Jung implied "Sooner or later all the dead become what we also are," but that we know little or nothing about that mode of being, and "what shall we still know of this earth after death?" Still, he felt, "The dissolution of our time-bound form in eternity brings no loss of meaning."
Reification is also called concretism, hypostatization, or the fallacy of ambiguity or misplaced concreteness. Abstraction (abstract belief, metaphysical or hypothetical construct) is treated as if it were a concrete, real event, or physical entity. The issues of reification are usually philosophical or ideological. This is the error of treating something which is not concrete, such as an idea, as a concrete thing. A common case of reification is the illogical confusion of a model with reality: "the map is not the territory." Reification can also be an "as if" figure of speech, and actually understood as such, rather than literalized.
Jung saw consciousness as "essentially the psyche's organ of perception, it is the eye and ear of the psyche." Even the scientific view is still infused with unconscious myths and symbols, as "all that comes into our heads proceeds from the unconscious." (ETH Lecture II, April 27, 1934, pg. 98). Jung identified 'Psyche' as the unknown that we simply name 'Psyche,' therefore ambiguity has to be enough for us.
We can't concretize our ancestors into mythical metaphors, metaphysical statements or entities, etiologies, causal explanations, or name tags. But we can free them of unconscious 'dead weight' that affects our lives profoundly. Our felt experiences of them are real events but they are perspectives toward events which shift our attitudes and experience of events."The unconscious can move in every possible direction, even in time it can go forward and backward, because it knows no space." (Jung, Visions Seminar, Vol. I.)
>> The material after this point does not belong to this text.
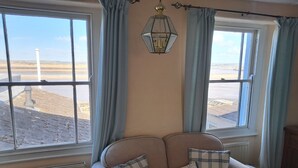A cozy room with a sofa and two windows offering a view of a beach. - 18th Century Cottage On Waterfront, Panoramic Sea Views, Courtyard Garden (Appledore, nr Bideford)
We also discover ourselves as imaginal beings through rich intuitive resonances, metaphor, and personification, without over-identification with our subject ancestors, without insisting the subjective must be objective, without egoic, foolish, idiosyncratic, or superstitious interpretations. "For the understanding of the unconscious we must see our thoughts as events, as phenomena. We must have perfect objectivity." (Jung, 1925 Seminar, Page 103)
Our ancestors may make what happens intelligible, but they don't 'happen' themselves. They reveal archetypal themes in history and the myth in the mess of ordinary lives. The mythic stories we embody in our own wounds are informed by all the figures in our Tree, not only the ones we believe most represent us.
Life is Short; Death is Sure
In the last analysis every life is the realization of a whole, that is, of a self, for which reason this realization can also be called "individuation." All life is bound to individual carriers who realize it, and it is simply inconceivable without them.
But every carrier is charged with an individual destiny and destination, and the realization of these alone makes sense of life. (Jung, Psychology and Alchemy, Page 222)
It is the mourning of the dead in me, which precedes burial and rebirth. The rain is the fructifying of the earth, it begets the new wheat, the young, germinating God. (Jung, Liber Novus, Page 243.)
Our poetic approach is echoed by Csikszentmihalyi: “the poet’s responsibility to be a witness, a recorder of experience, is part of the broader responsibility we all have for keeping the universe ordered through our consciousness.”
This is the burden everybody has to carry:
to live the life we have got to live.